Particle in a Box Wave Function Plotter

Last Updated on September 14, 2024 by Max

Theory of the Particle in an Infinite Potential Well

The wave functions in the above code correspond to a quantum mechanical system known as the particle in a one-dimensional infinite potential well, also referred to as a particle in a box. This is a fundamental problem in quantum mechanics that demonstrates the quantization of energy levels and the behavior of particles at the quantum scale.

Description of the System

Consider a particle of mass \( m \) confined in a one-dimensional box of length \( L \). The potential inside the box is zero (free space), and it is infinitely large outside the box. This means the particle cannot exist outside the box, and its wave function must vanish at the boundaries \( x = 0 \) and \( x = L \).

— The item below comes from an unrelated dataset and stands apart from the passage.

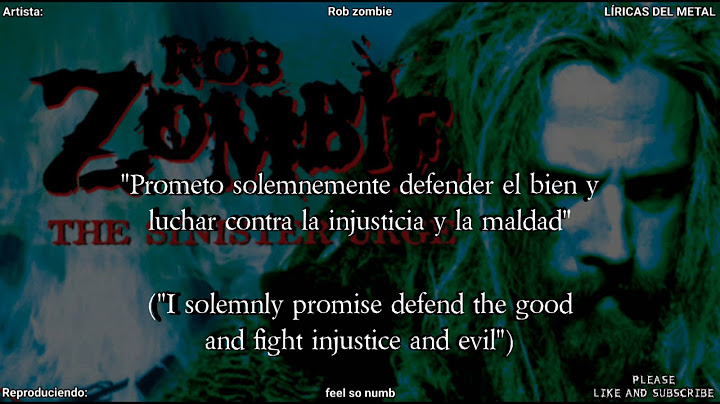 Rob zombie i feel so numb lyrics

The potential \( V(x) \) is defined as:

\[V(x) =\begin{cases} 0, & 0 \leq x \leq L \\\infty, & \text{otherwise}\end{cases}\]

Schrödinger’s Equation

The time-independent Schrödinger equation for a particle of mass \( m \) in a potential \( V(x) \) is given by:

\[-\frac{\hbar^2}{2m} \frac{d^2 \psi(x)}{dx^2} + V(x) \psi(x) = E \psi(x)\]

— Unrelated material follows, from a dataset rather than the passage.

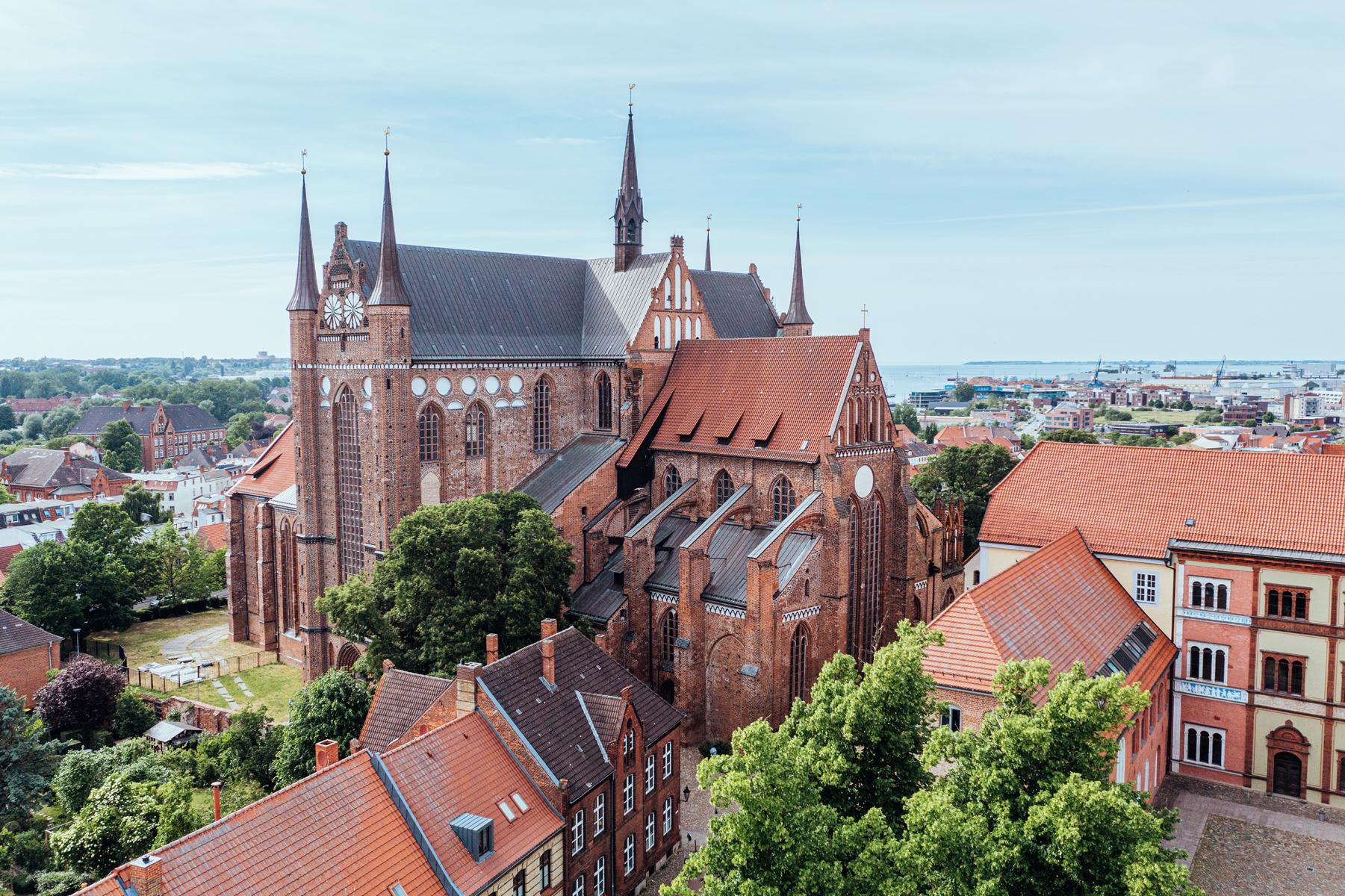 Die St.-Georgen-Kirche der Hansestadt Wismar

For the region inside the box (where \( V(x) = 0 \)), this simplifies to:

\[-\frac{\hbar^2}{2m} \frac{d^2 \psi(x)}{dx^2} = E \psi(x)\]

or,

\[\frac{d^2 \psi(x)}{dx^2} + k^2 \psi(x) = 0\]

where:

\[k = \sqrt{\frac{2mE}{\hbar^2}}\]

Solution of the Schrödinger Equation

The general solution to this differential equation is:

\[\psi(x) = A \sin(kx) + B \cos(kx)\]

where \( A \) and \( B \) are constants determined by the boundary conditions.

Boundary Conditions:

1. At \( x = 0 \), \( \psi(0) = 0 \):
   \[\psi(0) = A \sin(0) + B \cos(0) = B = 0\]
   Thus, \( B = 0 \), so the solution simplifies to:
   \[\psi(x) = A \sin(kx)\]
2. At \( x = L \), \( \psi(L) = 0 \):
   \[\psi(L) = A \sin(kL) = 0\]
   For a non-trivial solution (\( A \neq 0 \)), we require:
   \[\sin(kL) = 0\]
   This gives:
   \[kL = n\pi \quad \text{where } n = 1, 2, 3, \ldots\]
   Thus:
   \[k = \frac{n\pi}{L}\]

Wave Functions

Substituting for \( k \), the wave functions become:

\[\psi_n(x) = A \sin\left(\frac{n \pi x}{L}\right)\]

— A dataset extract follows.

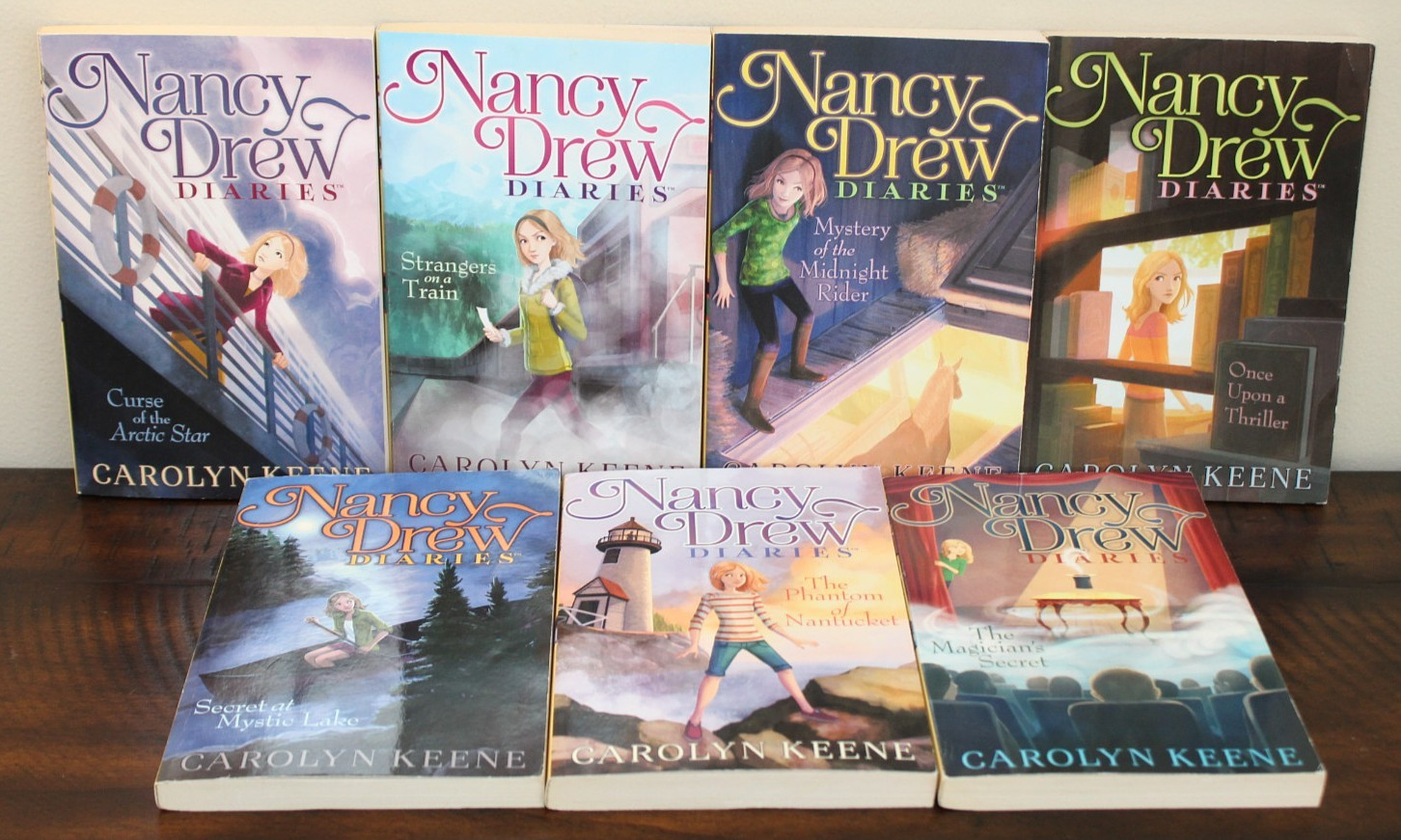NANCY DREW DIARIES BOOKS #1 2 3 4 6 7 8 Carolyn Keene Mystery Book Lot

The normalization condition requires that the total probability of finding the particle within the box is 1:

\[\int_0^L |\psi_n(x)|^2 \, dx = 1\]

This gives the normalization constant \( A \):

\[A = \sqrt{\frac{2}{L}}\]

Therefore, the normalized wave functions are:

\[\psi_n(x) = \sqrt{\frac{2}{L}} \sin\left(\frac{n \pi x}{L}\right), \quad n = 1, 2, 3, \ldots\]

Quantized Energy Levels

The corresponding energy levels for these wave functions are given by:

\[E_n = \frac{\hbar^2 k^2}{2m} = \frac{\hbar^2}{2m} \left(\frac{n \pi}{L}\right)^2 = \frac{n^2 \pi^2 \hbar^2}{2mL^2}, \quad n = 1, 2, 3, \ldots\]

These energy levels are discrete (quantized) and increase with \( n^2 \).

Physical Interpretation

Nodes: Each wave function \( \psi_n(x) \) has \( (n-1) \) nodes (points where the wave function passes through zero), and the number of nodes increases with increasing \( n \), indicating higher energy states.

Wave Function \(( \psi_n(x) )\): Describes the probability amplitude of finding the particle at position \( x \) within the box. The square of the wave function, \( |\psi_n(x)|^2 \), gives the probability density.

Quantization: The condition that the wave function must be zero at the boundaries (due to the infinite potential outside) leads to discrete energy levels. This is a direct result of the wave nature of particles at the quantum scale.